First task when adapting Charles Dickens to film: What to cut? Unless it’s Dickens’ uncompleted last novel. Then it’s: What to add? But the missing second half hasn’t stopped a score of film & tv adaptations, including this 1935 version, faithful to Dickens as far as he got, before a quick wrap in spite of the twenty installments still unwritten when Dickens died. Scripter John L. Balderston (MUMMY; GASLIGHT; FRANKENSTEIN) gets a lot in, and finds reasonable closure in a short-cut resolution, but execution lets it down. Director Stuart Walker, fresh from an underachieving GREAT EXPECTATIONS/’34, never finds the story’s thru line. Good things jostle with bad, and the film bumps along as opium-addicted choirmaster Claude Rains finds he's unable to handle suppressed passions just as his nephew’s long-time fiancée sees her affections drifting toward a new stranger in town from Ceylon.

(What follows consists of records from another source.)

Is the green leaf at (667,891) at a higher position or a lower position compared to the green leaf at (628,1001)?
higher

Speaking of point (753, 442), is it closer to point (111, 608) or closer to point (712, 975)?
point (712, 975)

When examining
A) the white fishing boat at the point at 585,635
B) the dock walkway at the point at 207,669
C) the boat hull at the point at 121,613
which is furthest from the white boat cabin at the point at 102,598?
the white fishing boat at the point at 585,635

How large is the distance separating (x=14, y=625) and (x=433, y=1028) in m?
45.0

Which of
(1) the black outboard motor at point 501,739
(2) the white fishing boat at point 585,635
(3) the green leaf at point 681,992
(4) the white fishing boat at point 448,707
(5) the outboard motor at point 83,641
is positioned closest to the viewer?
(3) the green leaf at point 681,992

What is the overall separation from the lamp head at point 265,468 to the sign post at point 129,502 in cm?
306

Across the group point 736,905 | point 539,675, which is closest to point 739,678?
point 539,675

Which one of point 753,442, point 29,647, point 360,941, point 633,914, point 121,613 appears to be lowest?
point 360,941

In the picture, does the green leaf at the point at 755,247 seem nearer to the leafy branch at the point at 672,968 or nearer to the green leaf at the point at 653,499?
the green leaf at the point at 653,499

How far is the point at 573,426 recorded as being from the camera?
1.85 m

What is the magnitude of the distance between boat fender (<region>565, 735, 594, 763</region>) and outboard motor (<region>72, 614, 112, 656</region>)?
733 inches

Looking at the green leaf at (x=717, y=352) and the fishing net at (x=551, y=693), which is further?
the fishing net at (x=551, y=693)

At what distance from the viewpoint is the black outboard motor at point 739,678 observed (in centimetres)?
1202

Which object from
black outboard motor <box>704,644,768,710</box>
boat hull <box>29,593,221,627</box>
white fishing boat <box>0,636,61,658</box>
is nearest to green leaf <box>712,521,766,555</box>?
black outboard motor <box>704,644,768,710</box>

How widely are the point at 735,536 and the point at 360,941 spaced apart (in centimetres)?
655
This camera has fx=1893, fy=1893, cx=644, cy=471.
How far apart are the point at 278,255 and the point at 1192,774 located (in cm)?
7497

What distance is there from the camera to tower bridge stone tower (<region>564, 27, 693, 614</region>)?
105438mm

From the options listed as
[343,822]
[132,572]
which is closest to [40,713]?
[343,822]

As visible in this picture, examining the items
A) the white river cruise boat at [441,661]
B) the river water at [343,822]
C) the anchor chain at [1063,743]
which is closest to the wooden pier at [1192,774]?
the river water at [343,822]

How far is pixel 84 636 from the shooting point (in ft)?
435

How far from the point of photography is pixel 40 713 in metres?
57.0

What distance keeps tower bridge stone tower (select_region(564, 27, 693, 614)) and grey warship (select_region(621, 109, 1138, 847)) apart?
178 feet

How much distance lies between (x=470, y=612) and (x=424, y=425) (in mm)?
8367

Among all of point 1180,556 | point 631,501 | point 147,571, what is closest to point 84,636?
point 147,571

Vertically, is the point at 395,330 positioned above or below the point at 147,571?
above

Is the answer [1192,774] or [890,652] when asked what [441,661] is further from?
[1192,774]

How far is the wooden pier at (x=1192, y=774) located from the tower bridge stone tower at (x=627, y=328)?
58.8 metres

That’s Douglass Montgomery, goony of voice, dusky of face as the hot-headed interloper; blandly smiling David Manners as the abiding putative bridegroom; and lovely young Heather Angel (such a Dickensian name!) as the girl everyone wants to take home. If only the filmmaking lived up to Albert S. D'Agostino‘s atmospheric sets this might have been canonical filmed Dickens.
ATTENTION MUST BE PAID: Rains’ voice double on Handel’s ‘Where’er you walk?’ may not be a good vocal match, but the anonymous fellow sure has a heckuva voice.
SCREWY THOUGHT OF THE DAY: You can barely spot the shady ‘Ceylon’ makeup on Montgomery. Is he darker in the novel? Would the Production Code have let this romance continue had he been?